Tarea breve 1:
Sustituye "finalize" por "complete" en las líneas del listado que van desde la que contiene "Post-processing flagged chairs" hasta el final del listado, ambas incluidas. Copia solo esas líneas y deja todo lo demás sin cambios.

|---|

Mi favorito en esta categoría es Robert Childan, el coleccionista de arte americano que se pirra por ser japo. Es, con diferencia, el personaje más divertido de la serie, con sus modales afectados y esa cara de andar siempre rompiendo platos sin querer que se note. Sus principios son muy básicos y egoístas, pero tiene la habilidad justa para salvar siempre el pellejo y, al final, cumplir su sueño de casarse con una japonesa que le haga numeritos de geisha y sepa cuidar definitivamente de él. Afortunadamente, no tiene que vender a su madre para ello; aunque si los guionistas hubieran planteado esa posibilidad, no le hubiera temblado el pulso. Es un negociante nato.

Nicole Dörmer, el bombonazo nazi de la serie y aspirante al trono cinematográfico de Leni Riefensthal. Participa en la nazificación de Joe Blake y en alguna subtrama de carácter libidinoso, representado el savoir faire y el carpe diem de las élites alemanas. Estética, sobradez en primeros planos y una nariz maravillosa. ¿Que podían haber hecho la serie sin ella? Seguro. Pero necesitábamos glamour, alguna referencia histórica de carácter cinematográfico y un poquito de picantito. La belleza y la elegancia nunca están de más.

Hawthorne Abendsen, el hombre en el castillo (y su adorable esposa Caroline). Aparece aquí y allí como una especie de loco de la colina, para acabar en las garras del Doctor Mengele y John Smith. Personaje más importante por lo que calla que por lo que dice y por, en suma, representar el alter ego de Philip K. Dick que era en la obra original. «Vienen de todas partes», dice al final con su vocecilla de orate. Igual alguno de esos que aparecen por el portal, como si de Encuentros en la tercera fase se tratase, es el propio Philip.

Y hay muchos más, pero mejor que los vayan viendo vivir y morir ustedes mismos, ¿no?

Momentos estelares y curiosidades

La fiesta hippie-lebensborn en Berlín. Porque los nazis se lo sabían pasar muy bien, aunque no sonaran The Doors.

Los asesinatos de John Smith (su amigo el Doctor Nomeacuerdo, el subalterno que tira desde la cornisa del edificio administrativo del Reich, Himmler, Hoover- pedazo de guiño el de este personaje-…), y en particular el suyo propio, en el que musita unas líneas demoledoras antes de volarse la cabeza reglamentariamente. Rufus Sewell es, con toda seguridad, el mejor actor en el global de la serie.

|---|

Tarea breve 2:
Responde a estas preguntas sobre el texto de la serie:
(a) ¿De qué nacionalidad es la mujer con la que sueña casarse Robert Childan?
(b) ¿Qué personaje representa el alter ego de Philip K. Dick?
(c) ¿Qué actor es, según el texto, el mejor de la serie en su conjunto?

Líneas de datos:
|---|

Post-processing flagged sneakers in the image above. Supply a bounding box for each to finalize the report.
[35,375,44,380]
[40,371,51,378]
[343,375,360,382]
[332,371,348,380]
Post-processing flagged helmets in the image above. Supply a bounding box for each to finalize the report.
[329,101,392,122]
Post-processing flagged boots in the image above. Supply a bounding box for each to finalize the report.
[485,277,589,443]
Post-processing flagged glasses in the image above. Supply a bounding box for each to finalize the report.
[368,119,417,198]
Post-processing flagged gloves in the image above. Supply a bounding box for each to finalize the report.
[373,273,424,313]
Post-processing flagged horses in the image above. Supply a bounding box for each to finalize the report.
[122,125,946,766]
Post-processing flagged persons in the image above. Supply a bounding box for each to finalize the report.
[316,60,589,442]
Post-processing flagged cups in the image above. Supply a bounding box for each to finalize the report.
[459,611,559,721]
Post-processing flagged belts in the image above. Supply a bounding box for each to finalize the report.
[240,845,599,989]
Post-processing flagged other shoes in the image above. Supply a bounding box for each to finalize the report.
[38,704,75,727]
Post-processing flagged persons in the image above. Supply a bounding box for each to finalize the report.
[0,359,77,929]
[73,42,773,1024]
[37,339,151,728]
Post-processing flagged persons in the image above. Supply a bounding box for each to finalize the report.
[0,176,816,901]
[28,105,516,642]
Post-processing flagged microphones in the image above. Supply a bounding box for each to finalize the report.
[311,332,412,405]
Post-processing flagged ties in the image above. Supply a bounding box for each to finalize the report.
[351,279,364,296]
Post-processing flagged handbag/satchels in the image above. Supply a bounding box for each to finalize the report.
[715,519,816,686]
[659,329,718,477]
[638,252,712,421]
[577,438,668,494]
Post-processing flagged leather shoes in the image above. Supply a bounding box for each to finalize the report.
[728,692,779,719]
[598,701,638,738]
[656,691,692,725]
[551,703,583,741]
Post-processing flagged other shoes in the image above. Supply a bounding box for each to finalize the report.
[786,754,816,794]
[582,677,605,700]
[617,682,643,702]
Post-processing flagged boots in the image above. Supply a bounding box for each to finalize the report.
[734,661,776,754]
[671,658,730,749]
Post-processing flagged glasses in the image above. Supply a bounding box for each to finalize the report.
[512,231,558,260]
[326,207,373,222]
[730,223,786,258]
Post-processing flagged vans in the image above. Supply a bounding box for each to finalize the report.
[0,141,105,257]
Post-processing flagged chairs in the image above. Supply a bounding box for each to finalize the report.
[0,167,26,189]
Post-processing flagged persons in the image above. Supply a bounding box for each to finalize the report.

|---|

Resultado final 1:
Post-processing flagged chairs in the image above. Supply a bounding box for each to complete the report.
[0,167,26,189]
Post-processing flagged persons in the image above. Supply a bounding box for each to complete the report.

Resultado final 2:
(a) Japonesa.
(b) Hawthorne Abendsen.
(c) Rufus Sewell.